838 pages, Canongate Books, ISBN-13: 978-1841953236
I miss Borders and their overstock aisles; I mean, Barnes & Noble has their own overstocks, as well, and the old location in Rochester, Michigan, once had a whole mess of used books – but, I dunno, Borders seemed to have more variety or something; maybe I’m remembering through rose-tinted glasses, but it was from Borders that I picked up The Crimson Petal and the White by Michel Faber, one of the few novels I read in my earlier days, seeing as I was all about history and biography for so long. In a nutshell: The Crimson Petal and the White is set in Victorian London and revolves around Sugar, a peculiar prostitute (and wannabe novelist whose work is “a tale that throws back the sheets from acts never shown and voices never heard”); Agnes Rackham, the ideal Victorian wife who is of naïve and delicate femininity; and the man they share, William Rackham, the unwilling and bumbling owner of a perfumer who is married to Agnes and cavorts with Sugar.
To say that this is the novel that Dickens wanted to write had he been unrestrained by Victorian propriety (and the need to make a quid) may be stretching things. But as much as ole’ Chuck stretched what he could in his writings, he couldn’t go as far as Faber and his freedom in our culture of shock and awe (and utter lack of any standards). London life during Victoria’s reign is shown in all of its glory and gore as high and low collide and interact in ways neither party could have expected. And all told in the manner of one of those omniscient, self-righteous Victorian narrators who tells the reader exactly what they should be thinking and/or feeling as he (it’s probably a “he”) spells out the depravity of the situation. Indeed, if not for all of the sex and shit one could very well imagine it was Dickens himself describing the scenes within, such is Faber’s skill at recreating the cant of respectable Victorian boilerplate.
There are other characters to be found as well, Dear Reader: there’s Henry Rackham, William’s brother and the middle-class answer to Gladstone in his quest to reform prostitutes while suffering “nightmares of erotic disgrace”; Emmeline Fox, Henry’s compadre in the Rescue Society (those trying to reform prostitutes) whose unrequited love for Henry is both obvious and touching; the madam Mrs. Castaway and the loathsome Colonel Leek; William’s companions Bodley and Ashwell, the kinds of friends you know will get you into trouble…which is why they’re your friends.
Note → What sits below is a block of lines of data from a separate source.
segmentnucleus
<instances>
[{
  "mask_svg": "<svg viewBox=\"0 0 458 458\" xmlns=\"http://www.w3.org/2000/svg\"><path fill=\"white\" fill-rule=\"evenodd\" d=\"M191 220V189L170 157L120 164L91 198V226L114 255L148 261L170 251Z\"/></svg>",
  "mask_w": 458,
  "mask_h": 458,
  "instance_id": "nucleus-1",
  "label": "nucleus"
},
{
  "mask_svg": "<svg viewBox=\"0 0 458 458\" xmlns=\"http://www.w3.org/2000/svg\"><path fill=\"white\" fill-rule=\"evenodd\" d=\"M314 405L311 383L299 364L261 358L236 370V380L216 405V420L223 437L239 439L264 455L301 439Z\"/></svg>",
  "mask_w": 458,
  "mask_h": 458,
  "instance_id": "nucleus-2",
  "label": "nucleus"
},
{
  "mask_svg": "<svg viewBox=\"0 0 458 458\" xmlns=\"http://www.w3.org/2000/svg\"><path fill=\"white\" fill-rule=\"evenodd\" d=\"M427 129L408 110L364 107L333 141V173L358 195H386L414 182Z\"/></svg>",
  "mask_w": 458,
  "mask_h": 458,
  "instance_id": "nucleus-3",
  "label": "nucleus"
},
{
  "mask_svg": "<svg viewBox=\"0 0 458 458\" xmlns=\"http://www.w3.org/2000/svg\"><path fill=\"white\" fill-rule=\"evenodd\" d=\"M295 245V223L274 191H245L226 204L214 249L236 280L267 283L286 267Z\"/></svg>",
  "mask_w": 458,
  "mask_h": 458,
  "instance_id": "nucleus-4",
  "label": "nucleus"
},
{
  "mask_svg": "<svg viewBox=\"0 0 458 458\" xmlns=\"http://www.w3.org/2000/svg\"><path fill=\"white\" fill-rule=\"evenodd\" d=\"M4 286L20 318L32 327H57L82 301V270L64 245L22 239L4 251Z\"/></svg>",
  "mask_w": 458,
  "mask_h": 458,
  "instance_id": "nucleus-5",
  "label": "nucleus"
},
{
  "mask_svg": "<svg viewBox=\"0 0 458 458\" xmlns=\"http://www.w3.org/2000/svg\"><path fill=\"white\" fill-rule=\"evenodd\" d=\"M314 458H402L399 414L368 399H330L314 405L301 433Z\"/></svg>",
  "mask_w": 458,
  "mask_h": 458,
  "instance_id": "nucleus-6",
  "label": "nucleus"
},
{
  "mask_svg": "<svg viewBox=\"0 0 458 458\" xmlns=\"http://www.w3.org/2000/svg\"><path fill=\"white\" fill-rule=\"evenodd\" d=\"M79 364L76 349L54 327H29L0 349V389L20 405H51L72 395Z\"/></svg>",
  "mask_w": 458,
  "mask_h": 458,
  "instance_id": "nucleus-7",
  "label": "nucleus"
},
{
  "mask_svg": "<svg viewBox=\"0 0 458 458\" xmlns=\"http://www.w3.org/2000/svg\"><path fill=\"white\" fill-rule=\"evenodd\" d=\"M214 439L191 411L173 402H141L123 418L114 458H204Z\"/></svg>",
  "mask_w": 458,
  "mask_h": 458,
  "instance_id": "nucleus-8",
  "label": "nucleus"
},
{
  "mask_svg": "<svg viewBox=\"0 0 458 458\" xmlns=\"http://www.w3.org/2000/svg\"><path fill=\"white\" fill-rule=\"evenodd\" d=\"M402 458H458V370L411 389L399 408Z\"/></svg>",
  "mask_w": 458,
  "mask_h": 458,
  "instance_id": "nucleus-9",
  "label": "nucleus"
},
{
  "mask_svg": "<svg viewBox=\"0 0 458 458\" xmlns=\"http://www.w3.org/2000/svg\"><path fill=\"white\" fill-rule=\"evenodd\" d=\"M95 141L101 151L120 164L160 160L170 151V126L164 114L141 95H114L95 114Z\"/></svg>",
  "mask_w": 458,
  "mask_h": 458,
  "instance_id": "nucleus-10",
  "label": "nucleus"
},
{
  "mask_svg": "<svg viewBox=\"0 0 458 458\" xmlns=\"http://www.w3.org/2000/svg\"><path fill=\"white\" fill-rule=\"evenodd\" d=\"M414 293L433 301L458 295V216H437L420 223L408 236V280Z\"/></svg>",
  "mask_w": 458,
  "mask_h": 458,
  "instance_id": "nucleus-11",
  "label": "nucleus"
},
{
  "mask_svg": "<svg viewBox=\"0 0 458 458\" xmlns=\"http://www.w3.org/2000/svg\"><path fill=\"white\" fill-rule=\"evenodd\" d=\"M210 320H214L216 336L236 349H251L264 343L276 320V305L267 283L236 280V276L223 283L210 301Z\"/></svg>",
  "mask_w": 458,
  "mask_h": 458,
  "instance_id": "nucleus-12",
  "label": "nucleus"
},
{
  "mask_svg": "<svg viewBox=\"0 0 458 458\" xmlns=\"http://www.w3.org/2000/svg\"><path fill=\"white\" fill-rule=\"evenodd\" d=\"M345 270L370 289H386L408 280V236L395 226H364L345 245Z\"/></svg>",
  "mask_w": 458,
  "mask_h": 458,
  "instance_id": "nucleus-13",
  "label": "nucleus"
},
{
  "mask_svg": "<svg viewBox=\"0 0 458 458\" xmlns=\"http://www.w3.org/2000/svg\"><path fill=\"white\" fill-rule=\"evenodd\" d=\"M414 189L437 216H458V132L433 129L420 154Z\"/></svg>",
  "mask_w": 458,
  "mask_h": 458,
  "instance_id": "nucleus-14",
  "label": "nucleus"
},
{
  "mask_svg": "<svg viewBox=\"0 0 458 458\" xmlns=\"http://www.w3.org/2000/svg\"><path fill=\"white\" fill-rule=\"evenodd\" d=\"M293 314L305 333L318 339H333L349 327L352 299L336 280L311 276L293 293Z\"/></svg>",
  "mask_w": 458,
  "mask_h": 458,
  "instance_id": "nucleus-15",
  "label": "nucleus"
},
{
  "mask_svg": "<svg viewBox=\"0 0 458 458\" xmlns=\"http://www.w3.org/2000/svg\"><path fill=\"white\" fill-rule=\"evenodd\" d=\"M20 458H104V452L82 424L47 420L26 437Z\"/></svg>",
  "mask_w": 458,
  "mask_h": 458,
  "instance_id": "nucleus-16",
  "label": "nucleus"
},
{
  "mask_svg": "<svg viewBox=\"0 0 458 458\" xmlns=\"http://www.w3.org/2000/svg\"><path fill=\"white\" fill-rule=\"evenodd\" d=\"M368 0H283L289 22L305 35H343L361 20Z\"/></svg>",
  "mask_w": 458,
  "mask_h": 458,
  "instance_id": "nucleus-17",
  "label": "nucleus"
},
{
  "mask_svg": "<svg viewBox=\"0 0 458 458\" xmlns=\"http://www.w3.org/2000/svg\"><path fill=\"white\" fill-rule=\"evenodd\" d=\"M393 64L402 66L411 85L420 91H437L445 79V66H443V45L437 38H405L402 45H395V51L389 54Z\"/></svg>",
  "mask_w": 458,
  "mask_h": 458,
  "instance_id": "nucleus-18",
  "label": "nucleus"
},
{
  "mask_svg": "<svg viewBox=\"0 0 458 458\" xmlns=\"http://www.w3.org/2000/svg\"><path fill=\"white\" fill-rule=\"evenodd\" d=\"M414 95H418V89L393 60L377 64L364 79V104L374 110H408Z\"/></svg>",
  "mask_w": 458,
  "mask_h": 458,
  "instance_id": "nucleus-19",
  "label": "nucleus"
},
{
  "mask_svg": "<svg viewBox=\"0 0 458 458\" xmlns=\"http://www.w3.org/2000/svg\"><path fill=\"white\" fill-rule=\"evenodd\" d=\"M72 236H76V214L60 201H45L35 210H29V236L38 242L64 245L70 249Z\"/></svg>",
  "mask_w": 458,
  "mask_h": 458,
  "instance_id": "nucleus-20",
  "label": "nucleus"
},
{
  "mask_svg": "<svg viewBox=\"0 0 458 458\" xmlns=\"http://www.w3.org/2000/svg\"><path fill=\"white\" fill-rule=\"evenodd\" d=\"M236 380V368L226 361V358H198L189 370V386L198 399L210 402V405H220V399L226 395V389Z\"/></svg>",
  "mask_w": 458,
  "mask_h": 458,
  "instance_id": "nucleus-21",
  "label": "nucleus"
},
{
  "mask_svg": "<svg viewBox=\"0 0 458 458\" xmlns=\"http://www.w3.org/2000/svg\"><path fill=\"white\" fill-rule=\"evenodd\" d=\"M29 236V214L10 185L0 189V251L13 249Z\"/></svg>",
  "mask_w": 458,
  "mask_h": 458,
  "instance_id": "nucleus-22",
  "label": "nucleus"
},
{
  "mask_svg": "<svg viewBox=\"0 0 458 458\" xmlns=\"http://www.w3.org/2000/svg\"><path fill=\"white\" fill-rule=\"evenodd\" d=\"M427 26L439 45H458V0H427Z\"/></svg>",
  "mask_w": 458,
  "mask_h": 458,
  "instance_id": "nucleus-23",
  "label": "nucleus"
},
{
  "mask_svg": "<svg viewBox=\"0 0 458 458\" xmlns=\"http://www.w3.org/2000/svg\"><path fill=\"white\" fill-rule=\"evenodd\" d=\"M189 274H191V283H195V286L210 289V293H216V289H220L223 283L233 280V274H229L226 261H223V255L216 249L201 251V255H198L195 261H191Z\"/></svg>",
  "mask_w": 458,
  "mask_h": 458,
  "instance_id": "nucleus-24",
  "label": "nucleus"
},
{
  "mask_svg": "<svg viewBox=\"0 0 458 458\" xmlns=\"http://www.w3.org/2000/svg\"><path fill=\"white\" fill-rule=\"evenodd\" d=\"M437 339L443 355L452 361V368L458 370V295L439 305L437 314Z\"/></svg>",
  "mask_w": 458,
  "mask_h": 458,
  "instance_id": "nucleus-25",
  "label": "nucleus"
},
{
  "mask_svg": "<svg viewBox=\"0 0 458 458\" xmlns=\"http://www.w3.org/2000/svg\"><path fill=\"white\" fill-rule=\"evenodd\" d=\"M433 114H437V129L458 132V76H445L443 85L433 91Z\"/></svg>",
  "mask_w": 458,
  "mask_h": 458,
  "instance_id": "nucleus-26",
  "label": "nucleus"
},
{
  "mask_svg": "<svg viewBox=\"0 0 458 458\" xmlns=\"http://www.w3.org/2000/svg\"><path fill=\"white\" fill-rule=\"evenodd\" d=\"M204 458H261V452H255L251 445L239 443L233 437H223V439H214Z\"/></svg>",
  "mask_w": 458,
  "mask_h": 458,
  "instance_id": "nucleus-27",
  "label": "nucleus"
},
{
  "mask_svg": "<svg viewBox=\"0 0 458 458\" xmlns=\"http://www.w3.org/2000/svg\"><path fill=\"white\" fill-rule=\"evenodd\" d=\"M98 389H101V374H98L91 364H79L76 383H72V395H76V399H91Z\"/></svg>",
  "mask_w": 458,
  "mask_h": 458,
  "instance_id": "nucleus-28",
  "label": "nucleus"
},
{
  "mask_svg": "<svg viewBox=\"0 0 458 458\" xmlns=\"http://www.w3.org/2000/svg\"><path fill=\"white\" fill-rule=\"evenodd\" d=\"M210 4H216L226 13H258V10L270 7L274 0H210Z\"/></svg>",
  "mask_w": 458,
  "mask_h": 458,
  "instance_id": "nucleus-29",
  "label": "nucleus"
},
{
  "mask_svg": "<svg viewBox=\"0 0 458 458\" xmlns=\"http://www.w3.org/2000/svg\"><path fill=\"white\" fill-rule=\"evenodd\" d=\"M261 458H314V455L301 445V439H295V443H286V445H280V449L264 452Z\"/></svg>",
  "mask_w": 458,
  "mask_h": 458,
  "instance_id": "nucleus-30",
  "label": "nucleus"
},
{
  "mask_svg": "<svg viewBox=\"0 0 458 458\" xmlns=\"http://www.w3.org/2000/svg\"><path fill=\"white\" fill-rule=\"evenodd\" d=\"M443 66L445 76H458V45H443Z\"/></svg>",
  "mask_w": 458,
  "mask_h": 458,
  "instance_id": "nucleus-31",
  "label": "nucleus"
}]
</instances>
In short, the characters are fleshed out and not just representatives in some morality play as their decisions have real world consequences they didn’t necessarily see coming – just like us. Likewise, the setting of Victorian London is familiar and yet shown in a new, darker light, and made all the more dramatic for being so.
The Crimson Petal and the White is one of those honest books that will stay with you long after you have put it down for the last time – perhaps Sugar says it best, when describing her own magnum opus: “You fancy this book will amuse you, thrill you, rescue you from the horror of boredom, and that having consumed it, you will be left at liberty to resume your life as before. But this book is different. This book is a knife”. And brother, does it ever cut.